**Material for the task:**
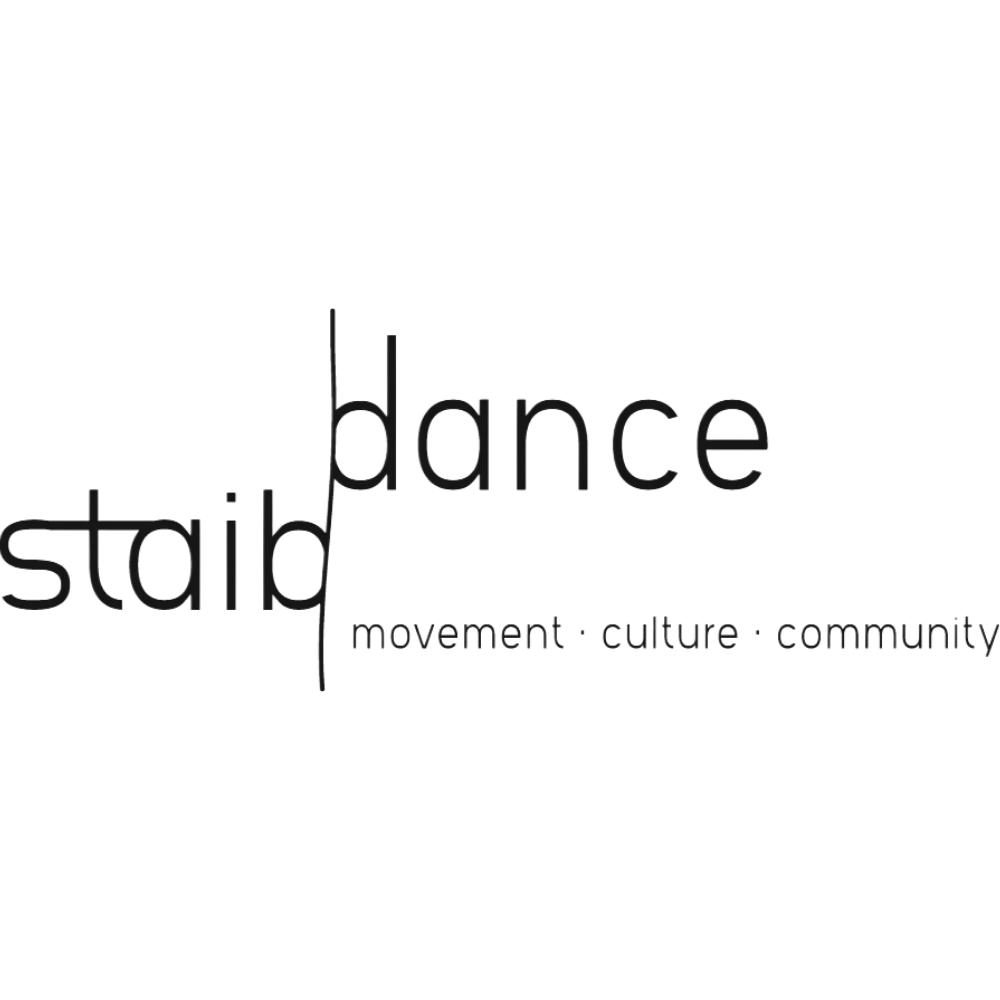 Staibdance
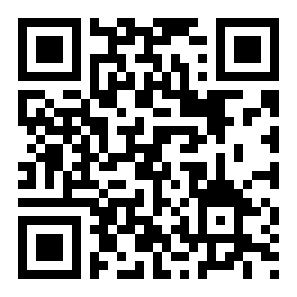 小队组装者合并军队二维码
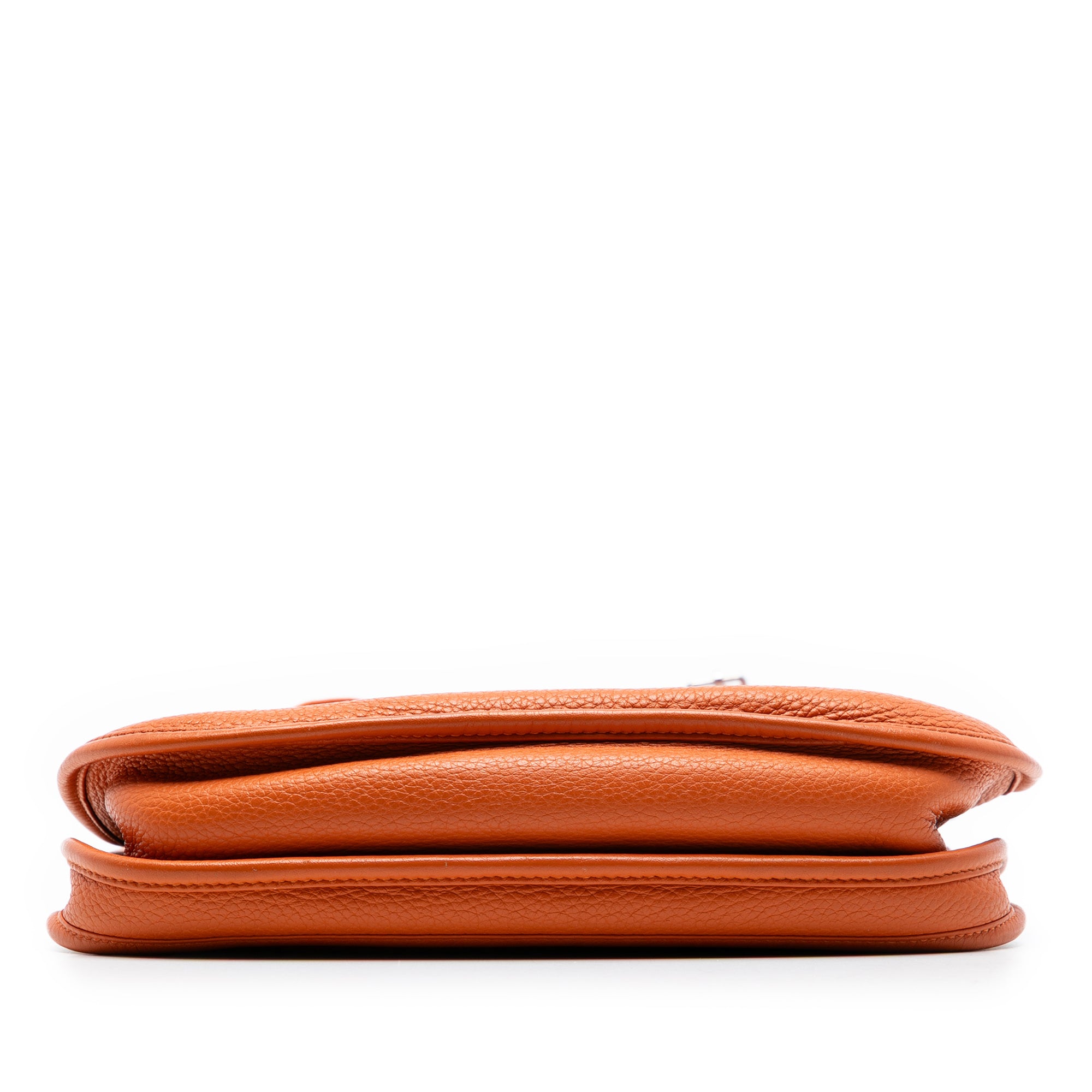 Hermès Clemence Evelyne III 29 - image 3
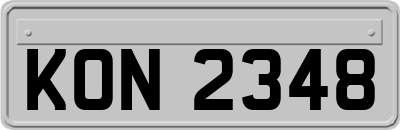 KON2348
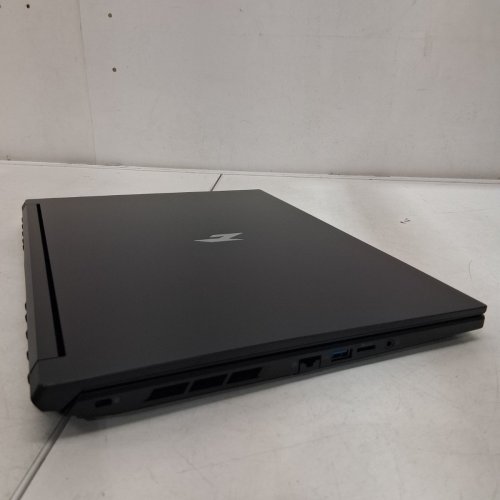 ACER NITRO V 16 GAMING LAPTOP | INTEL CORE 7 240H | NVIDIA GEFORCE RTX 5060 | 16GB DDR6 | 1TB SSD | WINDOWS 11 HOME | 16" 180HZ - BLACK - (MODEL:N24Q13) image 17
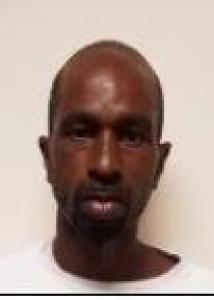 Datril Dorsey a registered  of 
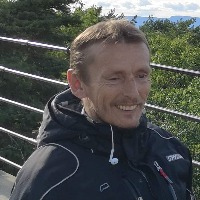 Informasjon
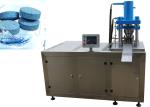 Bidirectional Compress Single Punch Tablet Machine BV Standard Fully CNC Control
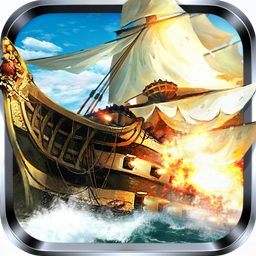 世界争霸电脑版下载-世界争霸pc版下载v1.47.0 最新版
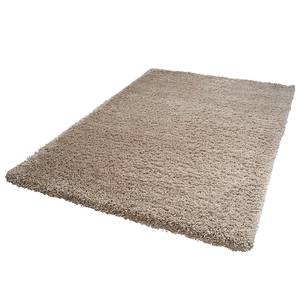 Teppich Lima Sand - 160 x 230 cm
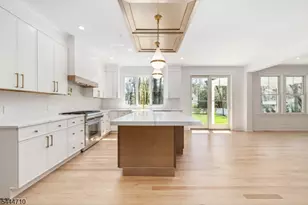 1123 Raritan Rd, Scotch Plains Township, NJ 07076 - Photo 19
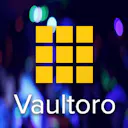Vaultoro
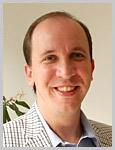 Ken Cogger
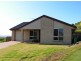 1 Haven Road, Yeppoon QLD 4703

**Task requirements:** Leave out the pictures, and write out exactly the lines from the one containing "Hermès Clemence Evelyne III 29 - image 3" through the last line of the listing, both included.

**Result for this task:**
 Hermès Clemence Evelyne III 29 - image 3
 KON2348
 ACER NITRO V 16 GAMING LAPTOP | INTEL CORE 7 240H | NVIDIA GEFORCE RTX 5060 | 16GB DDR6 | 1TB SSD | WINDOWS 11 HOME | 16" 180HZ - BLACK - (MODEL:N24Q13) image 17
 Datril Dorsey a registered  of 
 Informasjon
 Bidirectional Compress Single Punch Tablet Machine BV Standard Fully CNC Control
 世界争霸电脑版下载-世界争霸pc版下载v1.47.0 最新版
 Teppich Lima Sand - 160 x 230 cm
 1123 Raritan Rd, Scotch Plains Township, NJ 07076 - Photo 19
Vaultoro
 Ken Cogger
 1 Haven Road, Yeppoon QLD 4703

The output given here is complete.